Written problem:
Duplicate the data starting at the line that contains "How far does" and ending at the line that contains "[82,180] → [307,174] → [218,243] → [1,294]", with both of those lines included.

Dataset rows:
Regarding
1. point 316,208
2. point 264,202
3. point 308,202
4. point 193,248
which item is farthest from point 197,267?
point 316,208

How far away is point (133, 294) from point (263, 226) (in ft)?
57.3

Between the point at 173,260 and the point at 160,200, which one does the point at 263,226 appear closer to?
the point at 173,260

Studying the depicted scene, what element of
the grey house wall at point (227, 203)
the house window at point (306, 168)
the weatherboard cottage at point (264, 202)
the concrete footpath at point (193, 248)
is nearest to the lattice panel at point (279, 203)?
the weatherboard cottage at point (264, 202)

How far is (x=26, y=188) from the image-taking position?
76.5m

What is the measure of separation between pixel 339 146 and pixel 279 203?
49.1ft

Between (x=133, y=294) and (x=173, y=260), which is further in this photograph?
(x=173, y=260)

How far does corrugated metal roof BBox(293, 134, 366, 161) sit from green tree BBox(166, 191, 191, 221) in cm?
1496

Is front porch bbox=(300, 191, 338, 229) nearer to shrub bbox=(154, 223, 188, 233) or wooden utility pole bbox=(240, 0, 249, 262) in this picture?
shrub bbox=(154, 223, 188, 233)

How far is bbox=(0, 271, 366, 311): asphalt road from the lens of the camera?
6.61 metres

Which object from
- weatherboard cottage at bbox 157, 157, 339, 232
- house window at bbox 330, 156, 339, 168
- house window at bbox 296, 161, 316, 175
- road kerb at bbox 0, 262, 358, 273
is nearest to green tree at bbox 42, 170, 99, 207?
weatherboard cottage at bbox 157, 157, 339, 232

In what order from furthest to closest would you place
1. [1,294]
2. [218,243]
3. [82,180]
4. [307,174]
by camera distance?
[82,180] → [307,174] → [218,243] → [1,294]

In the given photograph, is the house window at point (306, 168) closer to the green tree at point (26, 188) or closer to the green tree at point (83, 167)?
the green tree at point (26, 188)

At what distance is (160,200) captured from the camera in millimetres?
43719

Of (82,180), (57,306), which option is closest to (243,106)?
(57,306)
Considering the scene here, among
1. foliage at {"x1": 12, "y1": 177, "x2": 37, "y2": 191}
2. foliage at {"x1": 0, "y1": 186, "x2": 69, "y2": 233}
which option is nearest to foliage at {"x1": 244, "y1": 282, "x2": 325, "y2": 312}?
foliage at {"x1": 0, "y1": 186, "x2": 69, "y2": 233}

Problem solution:
How far does corrugated metal roof BBox(293, 134, 366, 161) sit from green tree BBox(166, 191, 191, 221) in cm?
1496

Is front porch bbox=(300, 191, 338, 229) nearer to shrub bbox=(154, 223, 188, 233) or wooden utility pole bbox=(240, 0, 249, 262) in this picture?
shrub bbox=(154, 223, 188, 233)

How far is bbox=(0, 271, 366, 311): asphalt road from the lens of the camera?
6.61 metres

Which object from
- weatherboard cottage at bbox 157, 157, 339, 232
- house window at bbox 330, 156, 339, 168
- house window at bbox 296, 161, 316, 175
- road kerb at bbox 0, 262, 358, 273
is nearest to green tree at bbox 42, 170, 99, 207?
weatherboard cottage at bbox 157, 157, 339, 232

In what order from furthest to closest would you place
1. [1,294]
2. [218,243]
3. [82,180]
4. [307,174]
by camera distance?
[82,180] → [307,174] → [218,243] → [1,294]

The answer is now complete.